February 10, 2016

Notes: Random Power of Music Facts

Why should music be an integral part of our journey in life, or part of our mortal education?
It is powerful! It has been shown to integrate so many parts of our brain and really sink deeply into our mind, heart and body (physically penetrating!).

Here are a bunch of random points about music that I find interesting...
  • the sing-song language used by mothers to communicate with their infants, relies on a variety of musical features to communicate basic emotional information. Using exaggerated melodies and rhythmic repetitions, mothers can attempt to communicate positive and negative feelings to their infants, and appraise infants' internal states by the way they respond. (from here)

Here is a short article on the power of music... (about Elena Mannes' book, "The Power of Music")

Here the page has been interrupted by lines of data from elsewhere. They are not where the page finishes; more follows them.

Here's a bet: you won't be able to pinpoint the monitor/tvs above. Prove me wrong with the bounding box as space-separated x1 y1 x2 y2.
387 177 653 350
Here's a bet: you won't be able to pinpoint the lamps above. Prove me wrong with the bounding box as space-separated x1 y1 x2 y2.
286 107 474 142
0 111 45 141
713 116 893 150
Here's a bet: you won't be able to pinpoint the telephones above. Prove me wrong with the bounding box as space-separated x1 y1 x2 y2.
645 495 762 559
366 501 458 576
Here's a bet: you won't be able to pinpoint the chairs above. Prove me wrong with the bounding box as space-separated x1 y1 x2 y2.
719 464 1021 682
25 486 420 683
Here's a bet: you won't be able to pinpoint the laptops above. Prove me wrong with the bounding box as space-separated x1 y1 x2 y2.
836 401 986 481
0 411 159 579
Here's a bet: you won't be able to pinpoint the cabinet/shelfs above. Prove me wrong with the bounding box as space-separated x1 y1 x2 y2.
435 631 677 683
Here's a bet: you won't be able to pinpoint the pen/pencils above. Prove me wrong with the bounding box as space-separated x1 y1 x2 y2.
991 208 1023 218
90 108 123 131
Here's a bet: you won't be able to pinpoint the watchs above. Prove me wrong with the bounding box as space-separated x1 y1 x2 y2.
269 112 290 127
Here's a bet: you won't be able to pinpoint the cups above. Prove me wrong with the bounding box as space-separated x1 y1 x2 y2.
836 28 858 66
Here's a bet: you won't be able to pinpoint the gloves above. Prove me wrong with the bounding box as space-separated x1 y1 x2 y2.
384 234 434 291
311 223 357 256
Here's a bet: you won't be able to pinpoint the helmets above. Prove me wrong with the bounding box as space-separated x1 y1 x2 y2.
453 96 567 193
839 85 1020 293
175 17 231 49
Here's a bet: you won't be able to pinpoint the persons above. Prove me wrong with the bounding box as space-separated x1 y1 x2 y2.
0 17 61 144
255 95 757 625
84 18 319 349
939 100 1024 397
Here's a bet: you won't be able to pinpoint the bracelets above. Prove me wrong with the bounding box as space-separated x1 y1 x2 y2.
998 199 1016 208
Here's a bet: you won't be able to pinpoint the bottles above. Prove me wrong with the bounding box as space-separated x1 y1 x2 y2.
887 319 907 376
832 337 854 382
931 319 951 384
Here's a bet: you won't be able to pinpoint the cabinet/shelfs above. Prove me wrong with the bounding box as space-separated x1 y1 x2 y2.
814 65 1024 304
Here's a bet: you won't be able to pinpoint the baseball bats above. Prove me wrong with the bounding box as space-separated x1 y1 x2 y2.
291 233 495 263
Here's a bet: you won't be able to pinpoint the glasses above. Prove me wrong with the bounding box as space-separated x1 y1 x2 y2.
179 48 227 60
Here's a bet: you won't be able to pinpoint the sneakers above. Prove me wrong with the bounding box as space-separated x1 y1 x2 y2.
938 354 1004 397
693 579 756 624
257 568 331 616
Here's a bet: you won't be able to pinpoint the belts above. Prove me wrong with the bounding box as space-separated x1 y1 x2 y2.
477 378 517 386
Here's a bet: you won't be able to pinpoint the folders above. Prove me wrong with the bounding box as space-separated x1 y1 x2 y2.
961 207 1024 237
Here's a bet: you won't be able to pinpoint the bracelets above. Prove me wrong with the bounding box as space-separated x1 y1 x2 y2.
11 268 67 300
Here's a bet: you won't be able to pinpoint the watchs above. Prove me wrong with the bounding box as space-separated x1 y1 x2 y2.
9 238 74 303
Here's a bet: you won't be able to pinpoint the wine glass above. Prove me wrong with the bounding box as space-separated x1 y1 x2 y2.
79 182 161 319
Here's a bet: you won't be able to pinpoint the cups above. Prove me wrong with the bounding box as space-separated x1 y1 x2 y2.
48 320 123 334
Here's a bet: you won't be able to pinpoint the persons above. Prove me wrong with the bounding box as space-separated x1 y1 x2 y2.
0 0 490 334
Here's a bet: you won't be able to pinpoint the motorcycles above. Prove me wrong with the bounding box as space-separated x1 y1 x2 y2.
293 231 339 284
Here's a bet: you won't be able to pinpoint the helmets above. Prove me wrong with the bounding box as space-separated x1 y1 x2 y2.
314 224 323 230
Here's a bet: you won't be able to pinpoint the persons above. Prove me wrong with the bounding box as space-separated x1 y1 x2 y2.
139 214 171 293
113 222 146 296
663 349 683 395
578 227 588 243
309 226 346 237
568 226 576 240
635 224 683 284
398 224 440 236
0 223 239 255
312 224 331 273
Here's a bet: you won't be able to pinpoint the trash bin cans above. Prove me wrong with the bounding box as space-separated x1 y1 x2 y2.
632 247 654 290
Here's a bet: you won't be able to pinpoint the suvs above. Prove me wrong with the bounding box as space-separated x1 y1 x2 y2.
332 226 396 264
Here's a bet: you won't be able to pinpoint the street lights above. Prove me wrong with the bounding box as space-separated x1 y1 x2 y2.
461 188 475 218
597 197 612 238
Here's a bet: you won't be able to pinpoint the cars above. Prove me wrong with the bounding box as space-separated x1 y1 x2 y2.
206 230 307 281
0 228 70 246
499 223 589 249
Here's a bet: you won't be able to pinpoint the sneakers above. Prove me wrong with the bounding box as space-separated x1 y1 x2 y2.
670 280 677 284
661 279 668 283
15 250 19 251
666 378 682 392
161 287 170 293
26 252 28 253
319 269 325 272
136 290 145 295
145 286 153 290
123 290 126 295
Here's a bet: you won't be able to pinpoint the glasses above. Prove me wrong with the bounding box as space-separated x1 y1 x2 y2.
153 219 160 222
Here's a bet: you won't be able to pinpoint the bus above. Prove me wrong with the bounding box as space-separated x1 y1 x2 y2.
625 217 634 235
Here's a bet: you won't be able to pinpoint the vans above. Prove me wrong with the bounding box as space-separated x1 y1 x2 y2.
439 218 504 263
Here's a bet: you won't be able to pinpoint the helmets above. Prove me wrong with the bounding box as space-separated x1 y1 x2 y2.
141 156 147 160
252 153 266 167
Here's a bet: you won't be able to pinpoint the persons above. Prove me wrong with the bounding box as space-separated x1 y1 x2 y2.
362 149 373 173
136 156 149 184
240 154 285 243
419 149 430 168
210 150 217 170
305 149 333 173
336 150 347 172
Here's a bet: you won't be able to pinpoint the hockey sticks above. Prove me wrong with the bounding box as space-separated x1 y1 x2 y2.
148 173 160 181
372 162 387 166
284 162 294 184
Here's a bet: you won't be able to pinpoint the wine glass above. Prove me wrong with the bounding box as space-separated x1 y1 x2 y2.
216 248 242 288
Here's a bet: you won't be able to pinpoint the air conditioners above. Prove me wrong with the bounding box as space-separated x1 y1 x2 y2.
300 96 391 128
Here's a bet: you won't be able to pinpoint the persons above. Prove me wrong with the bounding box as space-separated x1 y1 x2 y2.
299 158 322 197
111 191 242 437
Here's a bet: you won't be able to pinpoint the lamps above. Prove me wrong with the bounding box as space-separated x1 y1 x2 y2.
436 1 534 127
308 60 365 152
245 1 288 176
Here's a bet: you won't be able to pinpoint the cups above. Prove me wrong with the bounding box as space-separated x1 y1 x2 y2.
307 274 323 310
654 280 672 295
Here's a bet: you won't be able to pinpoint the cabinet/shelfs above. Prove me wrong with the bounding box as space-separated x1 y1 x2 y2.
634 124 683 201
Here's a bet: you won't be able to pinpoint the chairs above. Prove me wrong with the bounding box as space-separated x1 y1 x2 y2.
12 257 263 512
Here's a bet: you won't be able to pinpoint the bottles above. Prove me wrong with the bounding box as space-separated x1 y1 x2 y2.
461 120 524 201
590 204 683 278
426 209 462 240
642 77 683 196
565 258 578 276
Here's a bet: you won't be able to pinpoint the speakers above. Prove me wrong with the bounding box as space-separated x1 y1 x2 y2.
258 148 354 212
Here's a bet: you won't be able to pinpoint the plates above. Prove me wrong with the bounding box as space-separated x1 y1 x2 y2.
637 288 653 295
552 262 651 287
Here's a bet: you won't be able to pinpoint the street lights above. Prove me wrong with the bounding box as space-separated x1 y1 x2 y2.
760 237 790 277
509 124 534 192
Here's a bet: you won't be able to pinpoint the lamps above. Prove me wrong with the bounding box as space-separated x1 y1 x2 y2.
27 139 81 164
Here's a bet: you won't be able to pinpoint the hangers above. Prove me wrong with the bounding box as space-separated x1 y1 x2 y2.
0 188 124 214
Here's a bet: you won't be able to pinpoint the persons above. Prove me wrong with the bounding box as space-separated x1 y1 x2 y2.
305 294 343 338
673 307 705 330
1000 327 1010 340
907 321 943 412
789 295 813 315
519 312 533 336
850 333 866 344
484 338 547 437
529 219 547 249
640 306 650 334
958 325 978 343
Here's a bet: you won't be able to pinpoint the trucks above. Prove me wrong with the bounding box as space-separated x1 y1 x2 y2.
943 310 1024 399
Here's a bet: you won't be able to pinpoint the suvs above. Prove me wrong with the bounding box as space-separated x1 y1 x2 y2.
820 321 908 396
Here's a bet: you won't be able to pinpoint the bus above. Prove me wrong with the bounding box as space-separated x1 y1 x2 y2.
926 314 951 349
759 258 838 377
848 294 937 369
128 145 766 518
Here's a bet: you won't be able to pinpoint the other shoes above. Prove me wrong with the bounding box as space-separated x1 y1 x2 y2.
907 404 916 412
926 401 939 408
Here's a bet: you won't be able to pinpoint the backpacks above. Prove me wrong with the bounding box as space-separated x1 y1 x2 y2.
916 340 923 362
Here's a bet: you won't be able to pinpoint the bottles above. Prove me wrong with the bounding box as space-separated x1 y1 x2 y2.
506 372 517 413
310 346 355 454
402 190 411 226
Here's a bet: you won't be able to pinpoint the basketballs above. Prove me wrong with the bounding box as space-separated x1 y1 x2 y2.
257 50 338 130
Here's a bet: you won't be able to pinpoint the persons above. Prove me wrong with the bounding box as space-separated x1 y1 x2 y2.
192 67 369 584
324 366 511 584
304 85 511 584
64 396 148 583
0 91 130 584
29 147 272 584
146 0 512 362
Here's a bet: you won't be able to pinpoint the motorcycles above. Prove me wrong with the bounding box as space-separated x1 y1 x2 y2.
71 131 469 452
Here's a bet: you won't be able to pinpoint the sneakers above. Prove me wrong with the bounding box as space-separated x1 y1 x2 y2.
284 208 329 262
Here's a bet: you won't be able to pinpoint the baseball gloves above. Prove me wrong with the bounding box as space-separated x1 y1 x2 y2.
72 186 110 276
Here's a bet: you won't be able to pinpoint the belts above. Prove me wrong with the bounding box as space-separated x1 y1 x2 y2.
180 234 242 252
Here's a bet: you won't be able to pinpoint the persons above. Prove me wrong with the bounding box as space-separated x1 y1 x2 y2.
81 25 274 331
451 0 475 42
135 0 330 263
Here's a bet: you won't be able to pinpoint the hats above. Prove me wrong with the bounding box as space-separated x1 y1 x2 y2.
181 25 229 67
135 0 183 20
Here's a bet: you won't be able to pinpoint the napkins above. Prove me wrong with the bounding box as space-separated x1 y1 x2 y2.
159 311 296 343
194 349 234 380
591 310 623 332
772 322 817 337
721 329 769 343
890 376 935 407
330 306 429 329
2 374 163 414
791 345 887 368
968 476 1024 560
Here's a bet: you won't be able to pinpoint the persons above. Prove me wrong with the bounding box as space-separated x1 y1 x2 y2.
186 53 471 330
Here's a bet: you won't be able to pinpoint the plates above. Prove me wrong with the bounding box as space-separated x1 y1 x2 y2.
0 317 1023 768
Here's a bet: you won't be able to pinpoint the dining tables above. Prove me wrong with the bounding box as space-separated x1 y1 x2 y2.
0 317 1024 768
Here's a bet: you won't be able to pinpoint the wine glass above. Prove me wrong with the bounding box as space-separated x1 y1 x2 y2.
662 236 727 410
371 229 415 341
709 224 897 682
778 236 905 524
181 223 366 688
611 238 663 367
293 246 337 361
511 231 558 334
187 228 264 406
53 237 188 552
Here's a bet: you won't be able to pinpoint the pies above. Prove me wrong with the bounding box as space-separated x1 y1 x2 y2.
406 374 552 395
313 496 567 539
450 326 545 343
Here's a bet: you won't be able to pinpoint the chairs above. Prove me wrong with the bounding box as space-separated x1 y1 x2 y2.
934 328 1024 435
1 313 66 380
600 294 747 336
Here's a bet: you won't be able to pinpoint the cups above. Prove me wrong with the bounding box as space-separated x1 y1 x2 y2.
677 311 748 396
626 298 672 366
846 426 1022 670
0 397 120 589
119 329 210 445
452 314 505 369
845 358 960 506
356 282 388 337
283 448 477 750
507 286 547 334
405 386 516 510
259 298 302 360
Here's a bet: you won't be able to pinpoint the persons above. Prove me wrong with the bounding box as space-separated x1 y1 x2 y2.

  • She says scientists have found that music stimulates more parts of the brain than any other human function. That's why she sees so much potential in music's power to change the brain and affect the way it works.
  • Mannes says the cries of babies just a few weeks old were found to contain some of the basic intervals common to Western music.
  • Daniel Bernard Roumain, a young cross-genre violinist who is known as DBR, thinks one reason music is so powerful is that sound actually penetrates our bodies: "You know when someone says that a piece of music 'touched me' or 'moved me,' it's very literal. The sound of my voice enters your ear canal and it's moving your eardrum. That's a very intimate act. I am very literally touching you, and when you speak to me, you are literally touching me. And then we extend that principle to the sound of a violin."
  • The conductor and pianist Daniel Barenboim believes that our early connection to sound is another reason for its power — one that in today's world we sometimes forget. He thinks that because we live in a very visual society we're more aware of what we see than what we hear. But he reminds us that the latest scientific evidence reveals that the ear, which we now know is active in the womb, has an advantage over the eye. He also says: "The ear has a head start over the eye, which doesn't see anything until it comes out. The eye is also something that one can control more fully. If you don't like the way I look, and you don't want to see me, you close your eyes and I disappear. But if you don't like my voice and you're in the same room, then you cannot shut your ears in a natural way. Sound literally penetrates the human body."
  • music has the potential to help people with neurological deficits. (example: "A stroke patient who has lost verbal function — those verbal functions may be stimulated by music")
  • infants prefer "consonant intervals, the smooth-sounding ones that sound nice to our Western ears in a chord, as opposed to a jarring combination of notes."